Python Forum
How do I get rid of the HTML tags in my output? - Printable Version

+- Python Forum (https://python-forum.io)
+-- Forum: Python Coding (https://python-forum.io/forum-7.html)
+--- Forum: Web Scraping & Web Development (https://python-forum.io/forum-13.html)
+--- Thread: How do I get rid of the HTML tags in my output? (/thread-20336.html)

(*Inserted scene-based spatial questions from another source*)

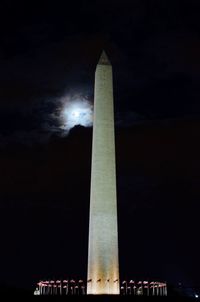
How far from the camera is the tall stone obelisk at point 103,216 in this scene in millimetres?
60156

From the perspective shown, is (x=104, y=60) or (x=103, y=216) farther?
(x=104, y=60)

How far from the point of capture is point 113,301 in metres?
49.3

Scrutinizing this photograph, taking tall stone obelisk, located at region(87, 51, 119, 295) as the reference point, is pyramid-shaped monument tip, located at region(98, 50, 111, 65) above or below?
above

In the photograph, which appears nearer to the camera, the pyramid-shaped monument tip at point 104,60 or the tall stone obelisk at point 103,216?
the tall stone obelisk at point 103,216

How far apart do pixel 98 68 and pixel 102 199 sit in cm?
1313

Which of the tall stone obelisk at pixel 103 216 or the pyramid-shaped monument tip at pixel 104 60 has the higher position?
the pyramid-shaped monument tip at pixel 104 60

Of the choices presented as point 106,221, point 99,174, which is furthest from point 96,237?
point 99,174

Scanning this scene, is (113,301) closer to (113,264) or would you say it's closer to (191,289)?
(113,264)

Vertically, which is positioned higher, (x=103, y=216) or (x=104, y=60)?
(x=104, y=60)

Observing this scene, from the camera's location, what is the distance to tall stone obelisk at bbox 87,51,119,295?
197 ft

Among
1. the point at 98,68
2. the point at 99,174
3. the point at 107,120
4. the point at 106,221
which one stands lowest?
the point at 106,221

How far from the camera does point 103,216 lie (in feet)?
198

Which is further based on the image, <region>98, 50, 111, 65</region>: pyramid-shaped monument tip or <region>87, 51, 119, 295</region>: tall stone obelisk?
<region>98, 50, 111, 65</region>: pyramid-shaped monument tip

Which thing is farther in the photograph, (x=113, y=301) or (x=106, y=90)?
(x=106, y=90)
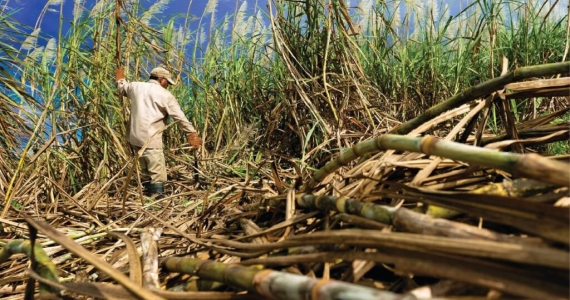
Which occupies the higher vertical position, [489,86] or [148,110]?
[489,86]

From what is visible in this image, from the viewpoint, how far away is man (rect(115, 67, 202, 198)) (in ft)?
10.7

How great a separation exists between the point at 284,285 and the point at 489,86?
48 cm

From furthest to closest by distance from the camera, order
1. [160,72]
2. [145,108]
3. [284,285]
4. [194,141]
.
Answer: [160,72], [145,108], [194,141], [284,285]

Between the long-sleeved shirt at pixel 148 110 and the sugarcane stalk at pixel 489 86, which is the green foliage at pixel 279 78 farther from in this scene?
the sugarcane stalk at pixel 489 86

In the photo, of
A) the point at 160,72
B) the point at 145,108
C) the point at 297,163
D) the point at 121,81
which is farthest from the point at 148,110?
the point at 297,163

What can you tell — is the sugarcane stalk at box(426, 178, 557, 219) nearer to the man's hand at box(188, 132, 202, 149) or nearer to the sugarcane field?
the sugarcane field

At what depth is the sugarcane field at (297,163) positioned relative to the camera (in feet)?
1.30

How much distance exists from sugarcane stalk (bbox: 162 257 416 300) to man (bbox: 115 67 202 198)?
2.73m

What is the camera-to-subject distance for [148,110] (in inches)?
137

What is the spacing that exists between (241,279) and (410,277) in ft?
0.53

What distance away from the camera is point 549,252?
312 mm

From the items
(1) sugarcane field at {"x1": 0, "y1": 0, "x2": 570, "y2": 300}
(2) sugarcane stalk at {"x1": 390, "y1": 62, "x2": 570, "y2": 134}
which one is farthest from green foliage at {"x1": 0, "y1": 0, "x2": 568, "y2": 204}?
(2) sugarcane stalk at {"x1": 390, "y1": 62, "x2": 570, "y2": 134}

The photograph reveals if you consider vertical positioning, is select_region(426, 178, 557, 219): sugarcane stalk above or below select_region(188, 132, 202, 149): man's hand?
above

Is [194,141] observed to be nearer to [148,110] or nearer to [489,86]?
[148,110]
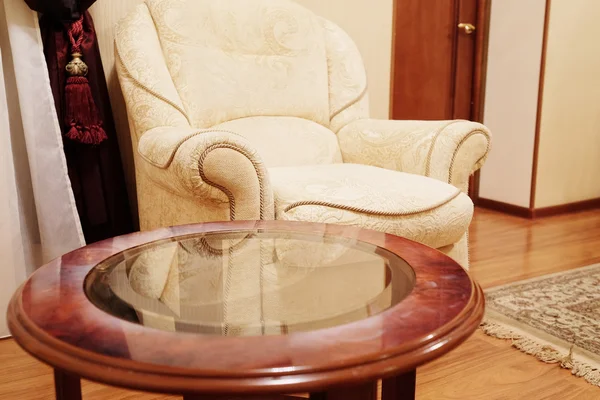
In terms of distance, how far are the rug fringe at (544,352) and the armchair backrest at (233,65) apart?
33.7 inches

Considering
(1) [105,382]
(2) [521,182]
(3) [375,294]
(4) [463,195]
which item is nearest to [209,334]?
(1) [105,382]

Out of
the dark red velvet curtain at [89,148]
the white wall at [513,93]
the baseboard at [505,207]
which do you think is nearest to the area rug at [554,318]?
the baseboard at [505,207]

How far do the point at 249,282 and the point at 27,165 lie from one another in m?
1.19

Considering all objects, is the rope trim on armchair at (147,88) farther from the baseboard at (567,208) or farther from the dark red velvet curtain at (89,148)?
the baseboard at (567,208)

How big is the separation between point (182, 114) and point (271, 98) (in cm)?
34

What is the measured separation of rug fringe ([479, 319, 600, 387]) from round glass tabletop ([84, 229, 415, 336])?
0.82 m

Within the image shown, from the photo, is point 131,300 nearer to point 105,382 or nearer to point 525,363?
point 105,382

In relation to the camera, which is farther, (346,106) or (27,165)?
A: (346,106)

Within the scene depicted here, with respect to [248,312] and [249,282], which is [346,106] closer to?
[249,282]

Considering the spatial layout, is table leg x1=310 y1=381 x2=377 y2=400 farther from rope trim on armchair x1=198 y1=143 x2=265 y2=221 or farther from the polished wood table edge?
rope trim on armchair x1=198 y1=143 x2=265 y2=221

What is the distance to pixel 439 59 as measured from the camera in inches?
123

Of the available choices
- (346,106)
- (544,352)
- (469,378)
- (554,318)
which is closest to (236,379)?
(469,378)

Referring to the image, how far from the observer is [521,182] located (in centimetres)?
312

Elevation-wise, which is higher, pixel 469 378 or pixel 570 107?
pixel 570 107
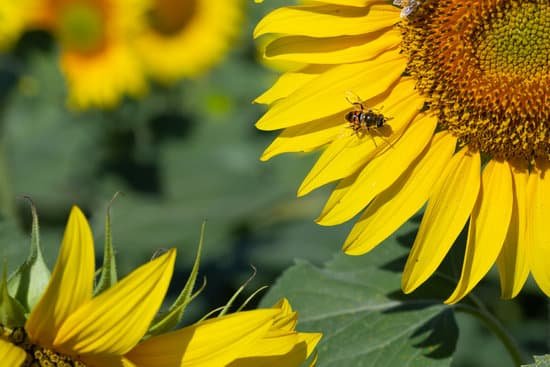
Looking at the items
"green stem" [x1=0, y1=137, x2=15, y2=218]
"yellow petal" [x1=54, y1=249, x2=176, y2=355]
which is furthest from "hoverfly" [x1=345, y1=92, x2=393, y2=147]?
"green stem" [x1=0, y1=137, x2=15, y2=218]

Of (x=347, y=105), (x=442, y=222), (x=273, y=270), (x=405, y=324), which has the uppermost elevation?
(x=347, y=105)

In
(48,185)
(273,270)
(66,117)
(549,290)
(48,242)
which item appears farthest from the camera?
(66,117)

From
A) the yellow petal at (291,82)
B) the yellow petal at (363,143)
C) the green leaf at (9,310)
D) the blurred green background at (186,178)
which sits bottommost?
the blurred green background at (186,178)

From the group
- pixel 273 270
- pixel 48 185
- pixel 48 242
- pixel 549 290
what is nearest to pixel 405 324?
pixel 549 290

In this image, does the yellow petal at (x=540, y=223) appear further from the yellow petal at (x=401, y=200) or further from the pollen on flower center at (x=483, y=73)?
the yellow petal at (x=401, y=200)

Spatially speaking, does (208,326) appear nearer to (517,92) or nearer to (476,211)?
(476,211)

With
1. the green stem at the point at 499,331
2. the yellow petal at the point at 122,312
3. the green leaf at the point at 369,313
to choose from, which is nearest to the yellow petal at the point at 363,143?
the green leaf at the point at 369,313
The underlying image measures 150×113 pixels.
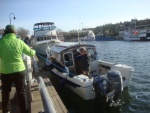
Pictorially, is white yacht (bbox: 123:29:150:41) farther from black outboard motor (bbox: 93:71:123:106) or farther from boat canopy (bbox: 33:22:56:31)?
Answer: black outboard motor (bbox: 93:71:123:106)

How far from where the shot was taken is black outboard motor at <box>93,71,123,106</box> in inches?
292

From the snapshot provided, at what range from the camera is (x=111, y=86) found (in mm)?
7543

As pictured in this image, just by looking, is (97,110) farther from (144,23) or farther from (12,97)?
(144,23)

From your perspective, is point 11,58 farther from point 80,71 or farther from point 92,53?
point 92,53

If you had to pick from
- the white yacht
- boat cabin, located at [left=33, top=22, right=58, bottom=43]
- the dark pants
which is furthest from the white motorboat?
the white yacht

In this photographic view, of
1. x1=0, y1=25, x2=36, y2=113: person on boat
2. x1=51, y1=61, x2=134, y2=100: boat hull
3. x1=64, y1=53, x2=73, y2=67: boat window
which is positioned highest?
x1=0, y1=25, x2=36, y2=113: person on boat

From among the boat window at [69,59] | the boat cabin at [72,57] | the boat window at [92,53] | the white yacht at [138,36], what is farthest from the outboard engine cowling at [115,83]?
the white yacht at [138,36]

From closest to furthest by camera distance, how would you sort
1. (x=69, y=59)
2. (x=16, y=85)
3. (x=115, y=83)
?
(x=16, y=85) → (x=115, y=83) → (x=69, y=59)

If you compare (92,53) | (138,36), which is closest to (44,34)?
(92,53)

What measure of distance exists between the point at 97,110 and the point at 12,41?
220 inches

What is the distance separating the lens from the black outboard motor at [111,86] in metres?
7.41

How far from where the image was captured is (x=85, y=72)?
9867mm

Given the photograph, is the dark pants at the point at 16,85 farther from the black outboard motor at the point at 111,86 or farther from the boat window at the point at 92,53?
the boat window at the point at 92,53

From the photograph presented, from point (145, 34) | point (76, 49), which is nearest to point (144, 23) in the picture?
point (145, 34)
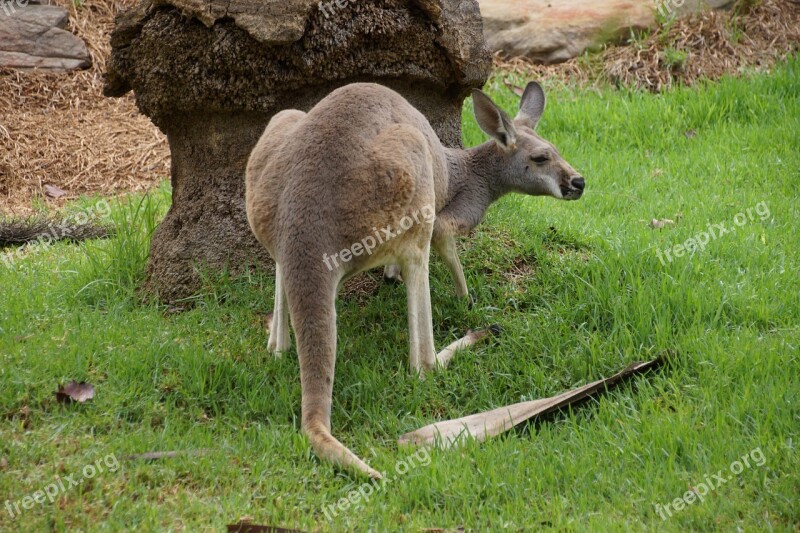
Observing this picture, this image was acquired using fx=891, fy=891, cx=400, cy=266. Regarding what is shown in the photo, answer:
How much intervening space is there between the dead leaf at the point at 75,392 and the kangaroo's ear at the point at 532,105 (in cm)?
316

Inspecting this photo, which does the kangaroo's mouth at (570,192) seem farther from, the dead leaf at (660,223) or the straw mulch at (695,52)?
the straw mulch at (695,52)

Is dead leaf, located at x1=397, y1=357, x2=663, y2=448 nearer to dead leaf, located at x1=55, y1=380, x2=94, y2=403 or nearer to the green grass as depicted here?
the green grass

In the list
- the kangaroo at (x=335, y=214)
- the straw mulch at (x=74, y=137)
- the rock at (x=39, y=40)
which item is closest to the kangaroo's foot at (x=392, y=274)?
the kangaroo at (x=335, y=214)

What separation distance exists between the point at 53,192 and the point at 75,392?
168 inches

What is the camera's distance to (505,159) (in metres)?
5.52

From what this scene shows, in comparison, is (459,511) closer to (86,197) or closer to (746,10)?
(86,197)

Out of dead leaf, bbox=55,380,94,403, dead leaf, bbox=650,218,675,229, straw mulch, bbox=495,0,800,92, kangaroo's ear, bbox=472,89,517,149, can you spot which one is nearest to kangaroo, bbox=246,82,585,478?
kangaroo's ear, bbox=472,89,517,149

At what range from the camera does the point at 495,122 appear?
5.42m

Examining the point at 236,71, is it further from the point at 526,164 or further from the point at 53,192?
the point at 53,192

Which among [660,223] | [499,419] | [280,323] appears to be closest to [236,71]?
[280,323]

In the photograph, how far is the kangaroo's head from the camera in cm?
541

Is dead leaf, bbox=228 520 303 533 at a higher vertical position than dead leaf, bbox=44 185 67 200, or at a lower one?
higher

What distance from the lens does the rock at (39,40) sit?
9.65 metres

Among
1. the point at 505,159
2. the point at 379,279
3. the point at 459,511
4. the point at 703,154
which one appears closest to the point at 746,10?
the point at 703,154
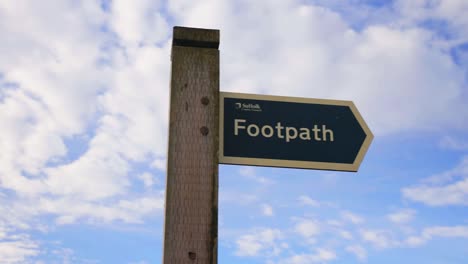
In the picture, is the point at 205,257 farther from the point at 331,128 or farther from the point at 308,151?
the point at 331,128

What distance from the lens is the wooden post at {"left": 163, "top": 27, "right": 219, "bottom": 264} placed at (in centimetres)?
221

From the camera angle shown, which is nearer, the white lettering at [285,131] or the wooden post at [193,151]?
the wooden post at [193,151]

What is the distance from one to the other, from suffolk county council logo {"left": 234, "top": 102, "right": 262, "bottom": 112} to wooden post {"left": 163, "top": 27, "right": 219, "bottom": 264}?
16 centimetres

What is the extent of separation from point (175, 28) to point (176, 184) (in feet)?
2.62

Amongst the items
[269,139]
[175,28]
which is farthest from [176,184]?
[175,28]

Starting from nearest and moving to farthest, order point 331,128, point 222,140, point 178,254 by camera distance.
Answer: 1. point 178,254
2. point 222,140
3. point 331,128

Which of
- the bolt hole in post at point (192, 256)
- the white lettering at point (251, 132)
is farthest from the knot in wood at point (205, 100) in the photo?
the bolt hole in post at point (192, 256)

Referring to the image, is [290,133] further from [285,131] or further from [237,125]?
[237,125]

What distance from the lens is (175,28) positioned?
2.56m

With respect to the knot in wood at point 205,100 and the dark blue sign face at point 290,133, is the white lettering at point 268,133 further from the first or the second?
the knot in wood at point 205,100

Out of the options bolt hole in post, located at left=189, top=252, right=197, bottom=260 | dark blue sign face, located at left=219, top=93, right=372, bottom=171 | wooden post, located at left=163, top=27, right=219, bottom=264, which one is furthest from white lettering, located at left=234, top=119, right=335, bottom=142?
bolt hole in post, located at left=189, top=252, right=197, bottom=260

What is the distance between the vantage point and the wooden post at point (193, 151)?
7.25ft

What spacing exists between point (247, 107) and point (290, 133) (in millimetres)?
255

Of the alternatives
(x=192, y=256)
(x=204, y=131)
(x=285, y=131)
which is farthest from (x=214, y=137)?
(x=192, y=256)
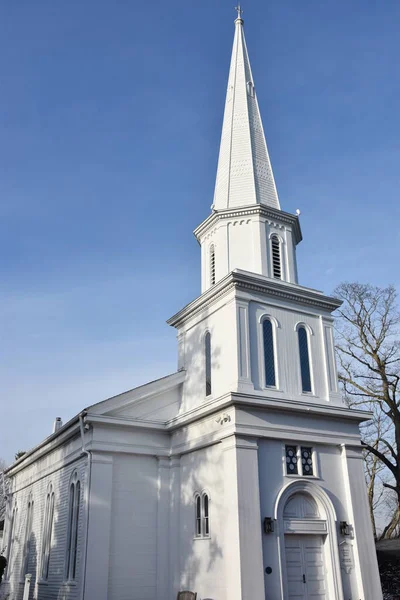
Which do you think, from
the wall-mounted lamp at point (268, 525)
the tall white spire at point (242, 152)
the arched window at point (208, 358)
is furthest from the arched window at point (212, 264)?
the wall-mounted lamp at point (268, 525)

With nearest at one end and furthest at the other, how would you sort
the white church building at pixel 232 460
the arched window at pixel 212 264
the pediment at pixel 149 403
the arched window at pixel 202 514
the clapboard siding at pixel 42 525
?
the white church building at pixel 232 460 < the arched window at pixel 202 514 < the pediment at pixel 149 403 < the clapboard siding at pixel 42 525 < the arched window at pixel 212 264

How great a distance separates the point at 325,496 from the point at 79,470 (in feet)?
28.3

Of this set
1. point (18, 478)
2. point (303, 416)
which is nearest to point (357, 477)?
point (303, 416)

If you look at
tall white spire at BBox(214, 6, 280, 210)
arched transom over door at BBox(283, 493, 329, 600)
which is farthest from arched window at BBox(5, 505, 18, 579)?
tall white spire at BBox(214, 6, 280, 210)

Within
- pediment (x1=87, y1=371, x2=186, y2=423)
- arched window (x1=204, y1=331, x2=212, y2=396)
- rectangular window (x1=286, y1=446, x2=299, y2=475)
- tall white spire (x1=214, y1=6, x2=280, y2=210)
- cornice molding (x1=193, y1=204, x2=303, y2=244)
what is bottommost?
rectangular window (x1=286, y1=446, x2=299, y2=475)

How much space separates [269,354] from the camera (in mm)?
19156

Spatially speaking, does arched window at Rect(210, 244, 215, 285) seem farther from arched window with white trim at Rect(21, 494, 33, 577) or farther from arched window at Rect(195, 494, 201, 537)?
arched window with white trim at Rect(21, 494, 33, 577)

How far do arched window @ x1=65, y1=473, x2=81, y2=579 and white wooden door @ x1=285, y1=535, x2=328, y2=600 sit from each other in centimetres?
723

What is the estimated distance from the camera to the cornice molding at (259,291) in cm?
1925

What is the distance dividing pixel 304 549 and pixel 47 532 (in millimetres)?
11404

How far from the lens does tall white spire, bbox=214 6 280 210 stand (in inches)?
895

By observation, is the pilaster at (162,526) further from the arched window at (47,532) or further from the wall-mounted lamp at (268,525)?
the arched window at (47,532)

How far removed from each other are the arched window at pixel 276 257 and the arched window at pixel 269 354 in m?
2.42

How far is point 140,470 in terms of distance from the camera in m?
19.8
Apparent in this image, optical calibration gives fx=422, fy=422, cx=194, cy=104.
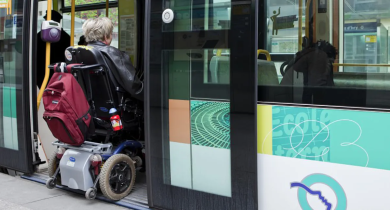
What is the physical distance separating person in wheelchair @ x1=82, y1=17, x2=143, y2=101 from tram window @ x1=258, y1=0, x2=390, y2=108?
148 cm

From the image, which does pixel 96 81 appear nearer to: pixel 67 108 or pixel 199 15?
pixel 67 108

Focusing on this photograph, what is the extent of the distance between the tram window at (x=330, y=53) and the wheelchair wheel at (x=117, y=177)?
1.70m

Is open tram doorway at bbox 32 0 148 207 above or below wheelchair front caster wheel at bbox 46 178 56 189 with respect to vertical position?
above

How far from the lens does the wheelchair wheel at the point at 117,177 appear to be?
13.0ft

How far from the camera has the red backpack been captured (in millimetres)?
3893

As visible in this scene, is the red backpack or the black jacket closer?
the red backpack

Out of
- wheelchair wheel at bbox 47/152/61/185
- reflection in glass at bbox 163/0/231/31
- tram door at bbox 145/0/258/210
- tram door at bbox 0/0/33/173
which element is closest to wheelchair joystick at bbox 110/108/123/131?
tram door at bbox 145/0/258/210

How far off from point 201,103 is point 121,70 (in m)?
1.06

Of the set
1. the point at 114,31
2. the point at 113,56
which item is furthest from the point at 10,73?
the point at 113,56

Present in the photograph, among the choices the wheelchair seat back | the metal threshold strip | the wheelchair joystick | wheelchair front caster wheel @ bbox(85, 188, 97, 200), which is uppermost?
the wheelchair seat back

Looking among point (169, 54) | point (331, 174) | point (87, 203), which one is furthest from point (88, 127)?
point (331, 174)

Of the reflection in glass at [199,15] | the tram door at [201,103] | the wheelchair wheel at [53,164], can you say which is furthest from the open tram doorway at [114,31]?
the reflection in glass at [199,15]

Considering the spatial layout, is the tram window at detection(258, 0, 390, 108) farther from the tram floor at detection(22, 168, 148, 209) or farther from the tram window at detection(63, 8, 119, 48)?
the tram window at detection(63, 8, 119, 48)

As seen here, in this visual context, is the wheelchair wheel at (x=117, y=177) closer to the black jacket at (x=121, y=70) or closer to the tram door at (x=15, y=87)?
the black jacket at (x=121, y=70)
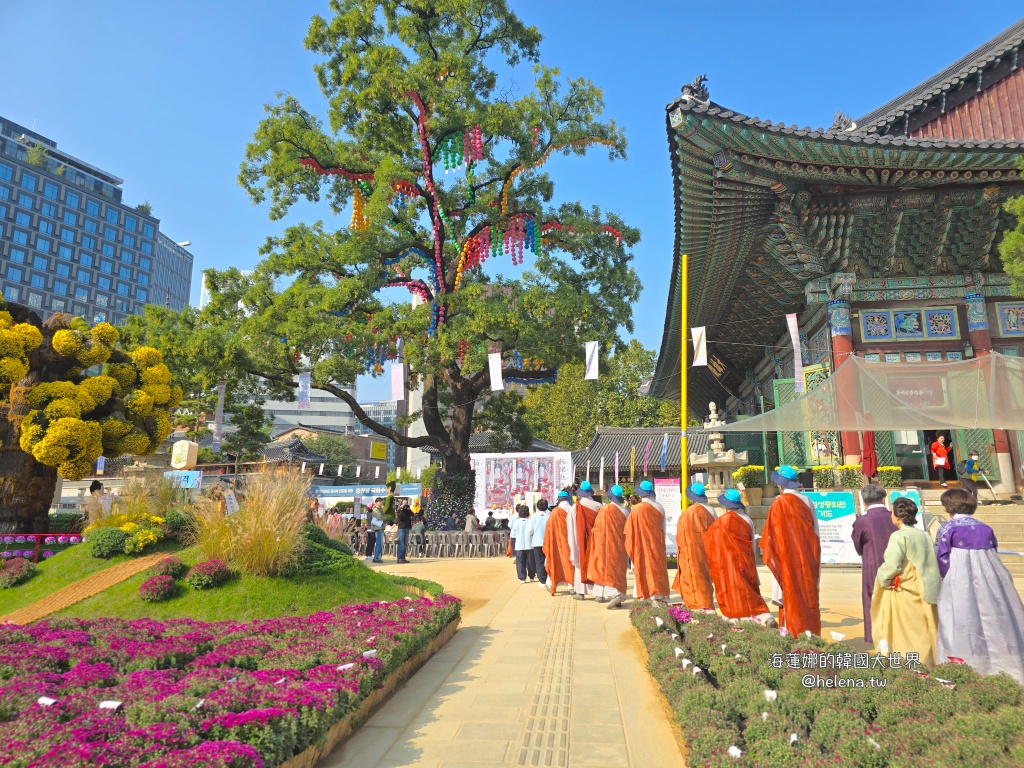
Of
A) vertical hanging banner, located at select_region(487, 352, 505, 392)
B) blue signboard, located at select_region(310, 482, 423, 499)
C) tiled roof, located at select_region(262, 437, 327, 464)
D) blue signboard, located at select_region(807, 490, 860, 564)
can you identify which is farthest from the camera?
tiled roof, located at select_region(262, 437, 327, 464)

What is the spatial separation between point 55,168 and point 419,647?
253 feet

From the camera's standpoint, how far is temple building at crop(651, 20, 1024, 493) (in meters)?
11.3

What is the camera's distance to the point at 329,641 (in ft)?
14.8

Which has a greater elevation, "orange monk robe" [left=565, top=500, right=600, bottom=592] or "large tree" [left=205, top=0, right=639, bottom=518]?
"large tree" [left=205, top=0, right=639, bottom=518]

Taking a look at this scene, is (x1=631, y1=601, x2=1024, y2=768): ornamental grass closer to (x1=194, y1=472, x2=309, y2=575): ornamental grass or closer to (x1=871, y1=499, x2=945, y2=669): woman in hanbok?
(x1=871, y1=499, x2=945, y2=669): woman in hanbok

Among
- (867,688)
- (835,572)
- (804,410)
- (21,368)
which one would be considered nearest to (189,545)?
(21,368)

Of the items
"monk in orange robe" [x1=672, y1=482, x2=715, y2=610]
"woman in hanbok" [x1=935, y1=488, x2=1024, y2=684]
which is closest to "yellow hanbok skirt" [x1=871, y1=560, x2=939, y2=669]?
"woman in hanbok" [x1=935, y1=488, x2=1024, y2=684]

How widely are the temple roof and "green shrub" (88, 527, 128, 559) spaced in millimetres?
15150

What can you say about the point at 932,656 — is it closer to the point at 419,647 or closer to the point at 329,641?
the point at 419,647

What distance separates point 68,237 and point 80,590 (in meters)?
71.0

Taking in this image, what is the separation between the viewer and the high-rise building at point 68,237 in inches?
2295

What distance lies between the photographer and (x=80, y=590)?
22.6ft

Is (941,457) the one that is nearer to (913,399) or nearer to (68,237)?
(913,399)

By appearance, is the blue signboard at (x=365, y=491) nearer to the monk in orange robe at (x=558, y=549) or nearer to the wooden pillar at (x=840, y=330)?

How do I get rid of the HTML tags in my output? - glittergirl - Aug-05-2019

How do I remove HTML tags from the following code? This is what I've tried:

import collections
import itertools
import sys
import csv
import glob
import re

def striphtml(data):
    p = re.compile(r'<.*?>')
    return p.sub('', data)

for filepath in glob.glob('**/*.html', recursive=True):
	with open(filepath) as f:
	    before = collections.deque(maxlen=10)
	    for line in f:
	        if 'apple' in line:
	            sys.stdout.writelines(before)
	            sys.stdout.write(line)
	            sys.stdout.writelines(itertools.islice(f, 10))
	            break
	        results = before.append(line)
blah = striphtml(results)
print(blah)
The printed code still has HTML tags in it. I don't have to do it in regex; whatever is easiest should be fine.


RE: How do I get rid of the HTML tags in my output? - snippsat - Aug-05-2019

Use html2text,look at this post.
Also beware that it will not always look good,people who make html has never just all text output in mind.